Sourcing strategies, collaborations, licensing agreements, etc. between Indian companies and multinationals will happen more, and benefit both parties.

Deals like Pfizer-Aurobindo Pharma and GSK-Dr Reddys, which were sealed to facilitate marketing of generics manufactured by the Indian companies in overseas markets by the MNCs, would only grow in future.

The vast knowledge base, over 100 US Food and Drug Administration-approved facilities, and the 30-40% lower production costs in India are factors emitting magnetic resonance to attract MNCs.

Foreign firms get ready access to distribution and marketing channels by joining hands with local players, and local players, in turn, can get access to innovator drugs and vast geographies of the multinationals.

DG Shah, secretary general of Indian Pharmaceutical Alliance, says there is realisation  among MNCs that future growth will come from emerging markets.

“As they don’t have the basket of products for emerging markets (generics), they are looking for opportunities to acquire or form strategic alliances with Indian companies to source generic products”.

Currently, Indian companies hold a 75% share in the domestic market, while the rest is held by multinationals, a top executive from a Mumbai-based company said. “In the next five years this equation will change, and the share of both foreign and Indian companies in the domestic market will be more or less equal.”

MNCs are also targeting the rural and semi-urban markets in a move to consolidate their presence.
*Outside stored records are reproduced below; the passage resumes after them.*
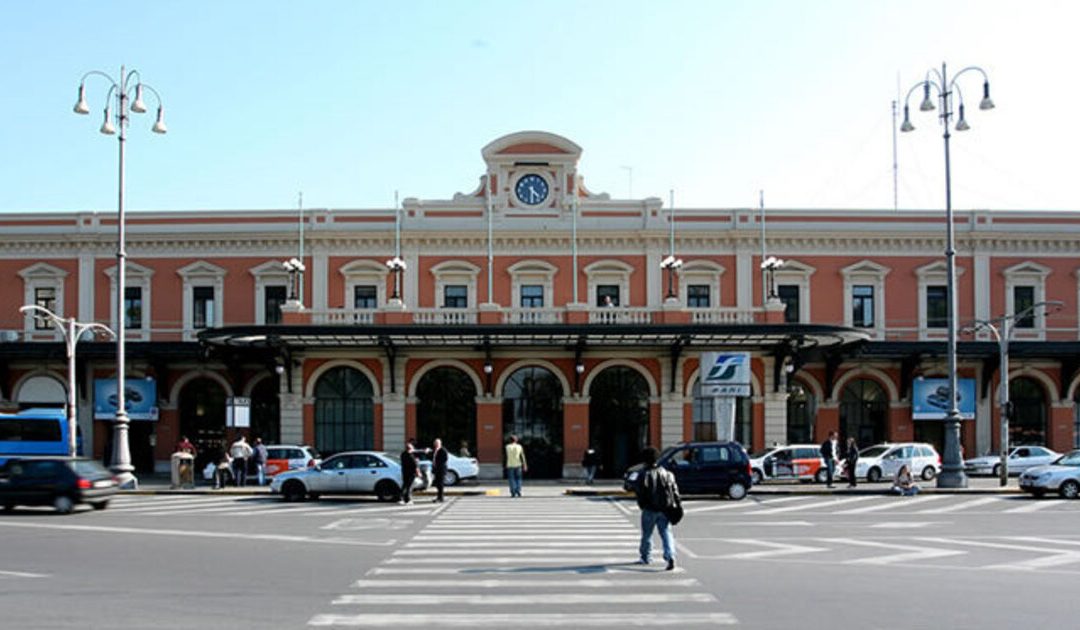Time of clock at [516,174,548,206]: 4:29
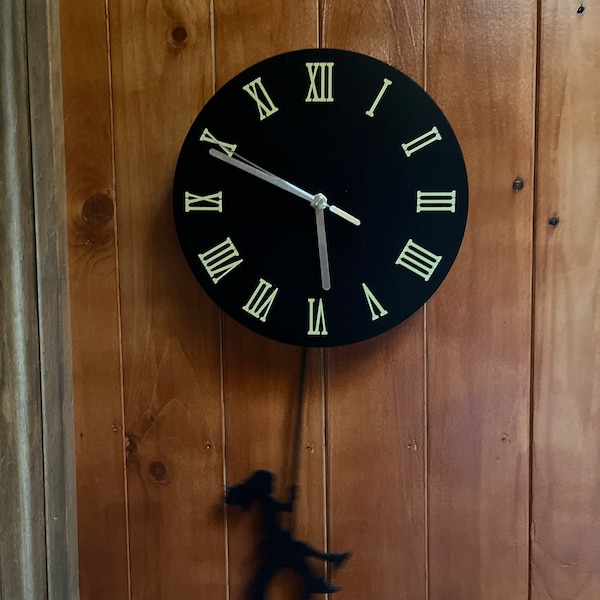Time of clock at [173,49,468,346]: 5:49
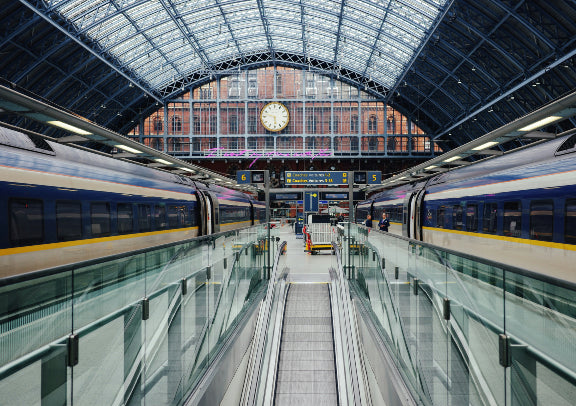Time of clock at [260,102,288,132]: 5:47
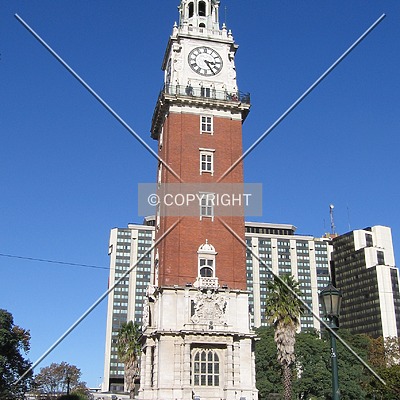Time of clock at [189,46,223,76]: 3:24
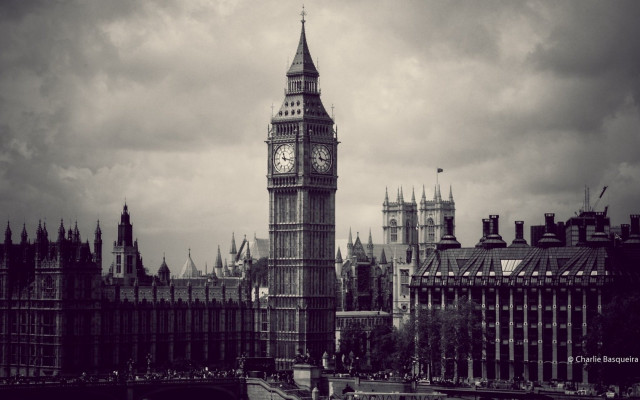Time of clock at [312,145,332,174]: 11:16
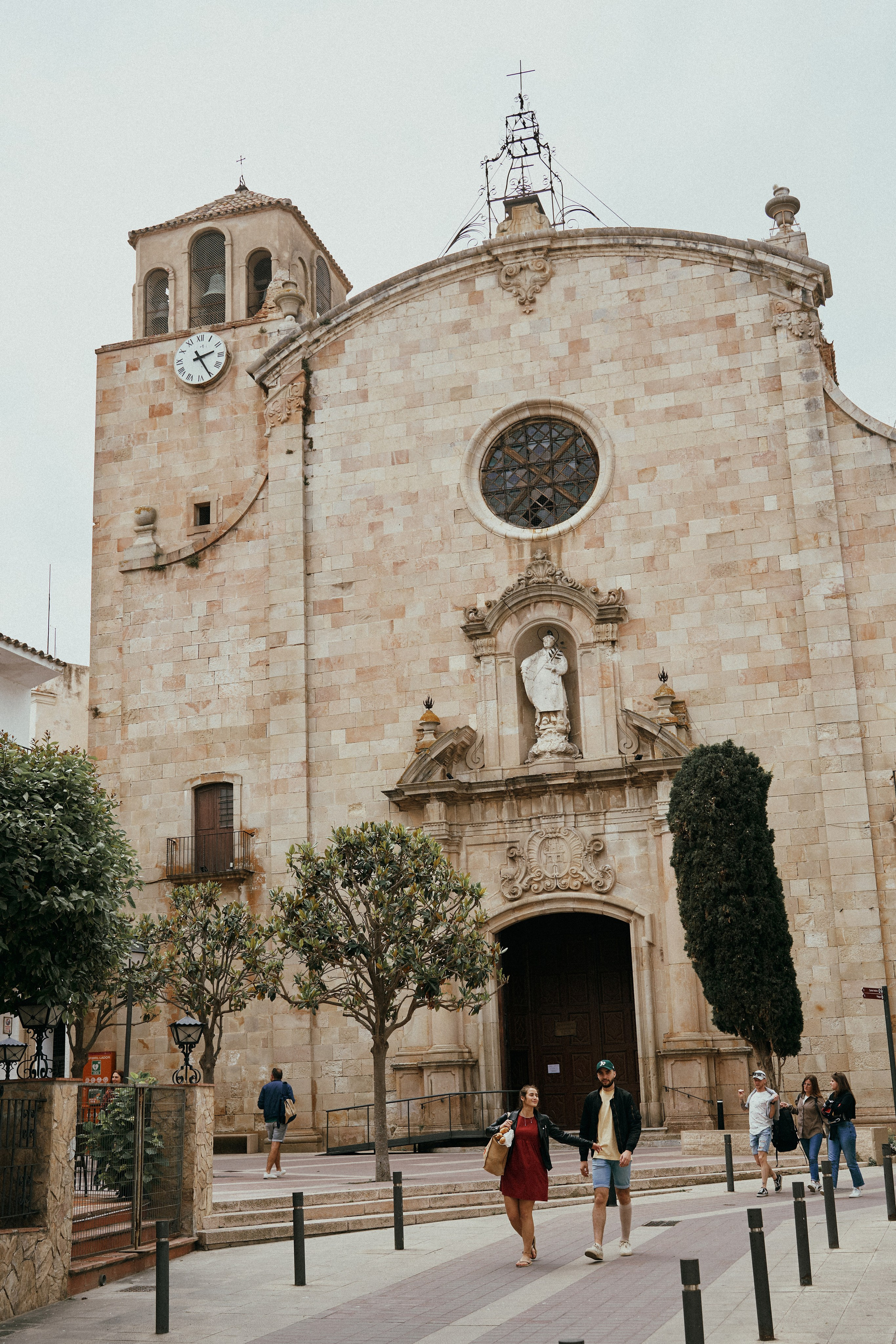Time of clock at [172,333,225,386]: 2:25
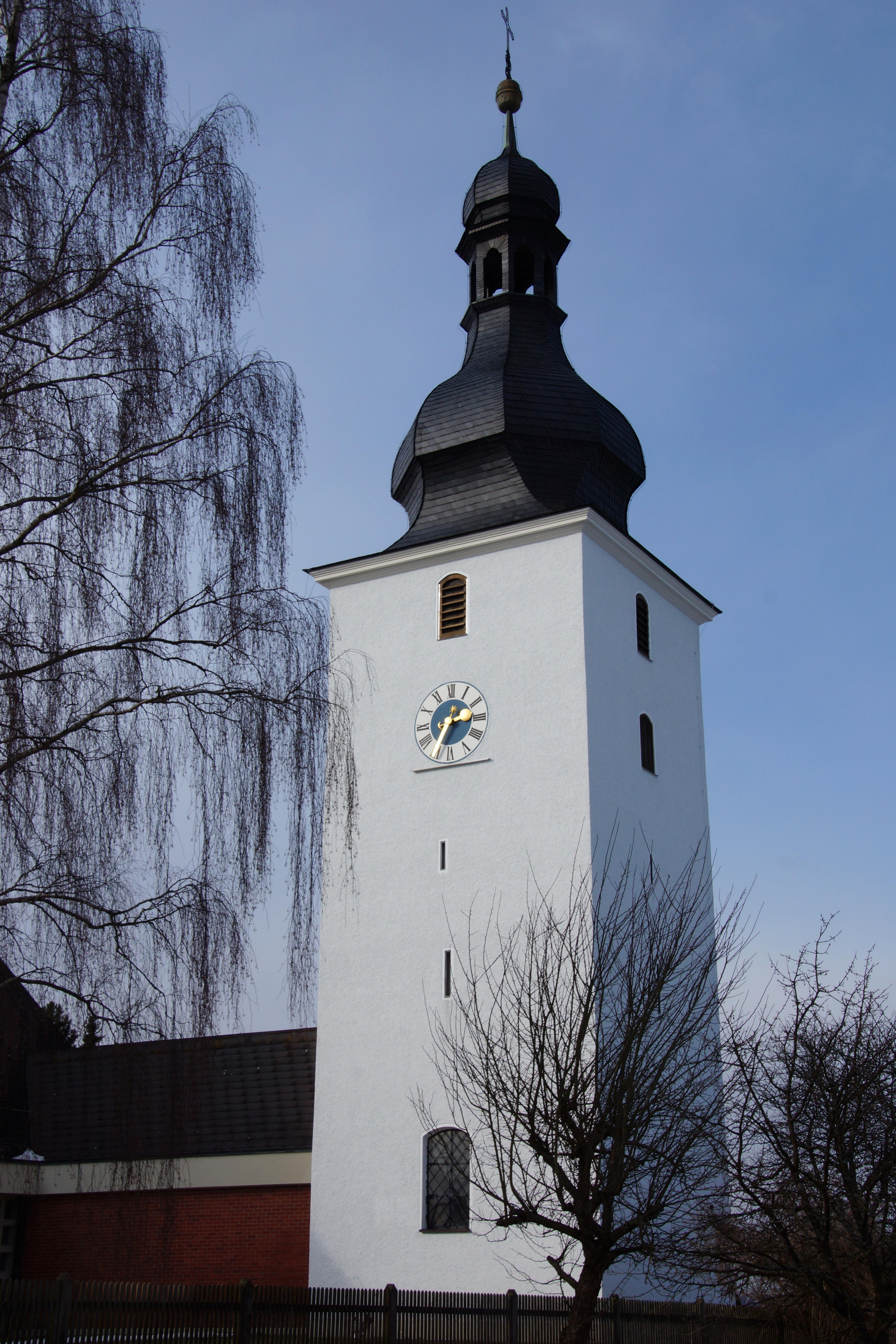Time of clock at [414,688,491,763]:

Players like Novartis, Roche Diagnostics, Novo Nordisk, Sanofi Aventis, and Eli Lilly are drawing up blueprints to tap the rural healthcare market in India, which suddenly appears attractive like never before.

The rural market makes up 17-18% of the country’s Rs 1 lakh crore domestic pharma market. Novartis introduced the Arogya Parivar model, which aims at ensuring availability of products at same prices but with different pack sizes.

Eli Lilly, the US major, has a project with the Self-Employed Women’s Association (Sewa) in Ahmedabad to educate people on tuberculosis and encourage them to take treatment.

Sanofi Aventis, which introduced the initiative “Prayas”, aims at boosting generic drug sales in towns and rural India. Bhuwnesh Agrawal, chairman and MD of Roche Diagnostics India, said as two-thirds of the population is in rural areas and the standard of healthcare is inadequate, it’s important to hit that market.